12 March 2010

Lilith - Adam's first wife

So briefly, most recall the story of Adam and Eve in the Garden of Eden, little knowing the true story of Adam's first wife, Lilith. Apparently, in a dispute over which, Adam or Lilith, should be sexually "on top", Lilith leapt into the air (with instant wings) and flew off to the Red Sea. God, making his usual rounds that evening learned the entire odd story from His new creations and dispatched two angels to sweet talk Lilith into coming back to the Garden. Unable to dissuade her, our two clever ambassadors threatened to kill her first 100 children each day to which Lilith retorted that she would birth 1000 children every day. Our two angels return to the Almighty, related the situation and the Allknowing One, after a couple more attempts (three's a charm), sorts a more compliant Eve for Adam. Not being around for the Apple / Snake shakedown, Lilith is immortal and still with us today - though needing, with feet like those, some extra daily help with gathering semen to make those 1000 babies.  She and her female offspring (ie the succubi) spend the nights causing and harvesting wet dreams 'round the world. Beats Santa Claus or maybe they. . . So, I got to be making this up? not! Robert Graves and Raphael Patai's excellent account and the wonderful and long lived Lilith website of Alan Humm - thank you again, Alan.

From the British Museum- "Queen of the Night" in old Babylon, 1800-1750 BC (southern Iraq)
 This large plaque is made of baked straw-tempered clay, modelled in high relief. The figure of the curvaceous naked woman was originally painted red. She wears the horned headdress characteristic of a Mesopotamian deity and holds a rod and ring of justice, symbols of her divinity. Her long multi-coloured wings hang downwards, indicating that she is a goddess of the Underworld. Her legs end in the talons of a bird of prey, similar to those of the two owls that flank her. The background was originally painted black, suggesting that she was associated with the night. She stands on the backs of two lions, and a scale pattern indicates mountains. The figure could be an aspect of the goddess Ishtar, Mesopotamian goddess of sexual love and war, or Ishtar's sister and rival, the goddess Ereshkigal who ruled over the Underworld, or the demoness Lilitu, known in the Bible as Lilith. The plaque probably stood in a shrine. The same goddess appears on small, crude, mould-made plaques from Babylonia from about 1850 to 1750 BC. Thermoluminescence tests confirm that the 'Queen of the Night' relief was made between 1765 and 45 BC.

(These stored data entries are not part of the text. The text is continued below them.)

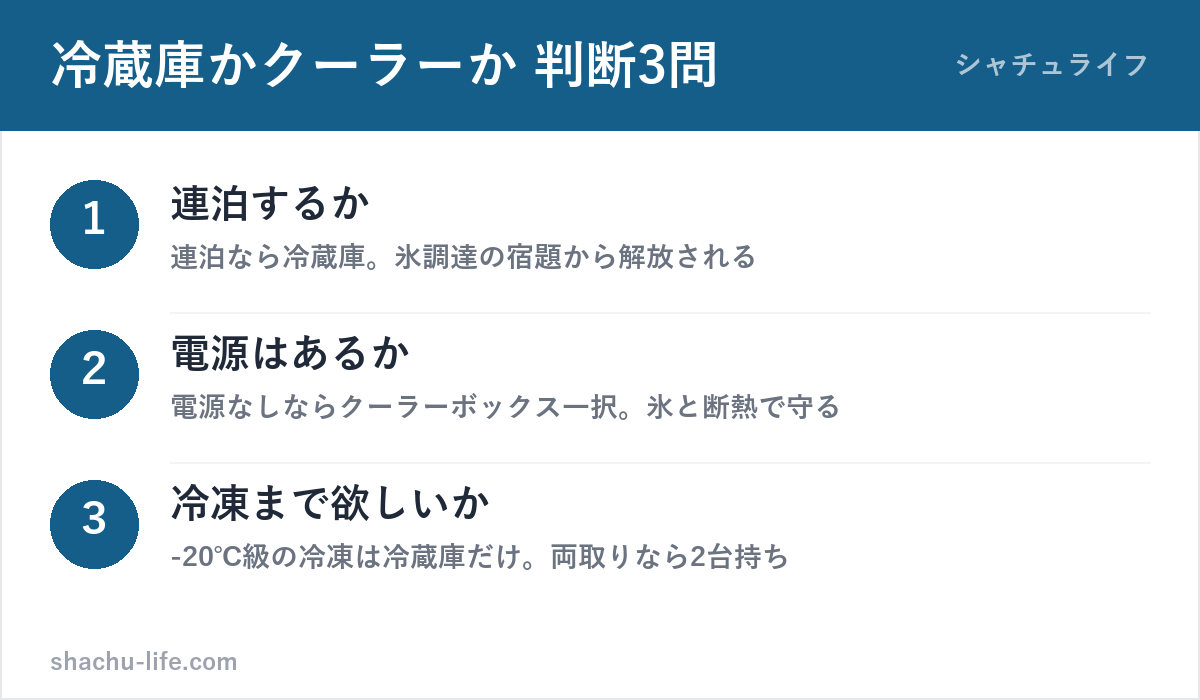 冷蔵庫かクーラーか 判断3問

シャチュライフ

1

連泊するか

連泊なら冷蔵庫。氷調達の宿題から解放される

2

電源はあるか

電源なしならクーラーボックス一択。氷と断熱で守る

3

冷凍まで欲しいか

-20°C級の冷凍は冷蔵庫だけ。両取りなら2台持ち

shachu-life.com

The relief may have come to England as early as 1924, and was brought to the British Museum in 1933 for scientific testing. It has been known since its publication in 1936 in the Illustrated London News as the Burney Relief, after its owner at that time. Until 2003 it has been in private hands. The Director and Trustees of the British Museum decided to make this spectacular terracotta plaque the principal acquisition for the British Museum's 250th anniversary.

Photo above: The plaque as it looks now compared to a reconstruction image created by Mark Timson of the British Museum's New Media Unit, with the guidance of Dominique Collon, curator in the Department of the Ancient Near East.

Best books: Siegmund Hurwitz "Lilith, the first Eve" and Raphael Patai "Hebrew Goddess".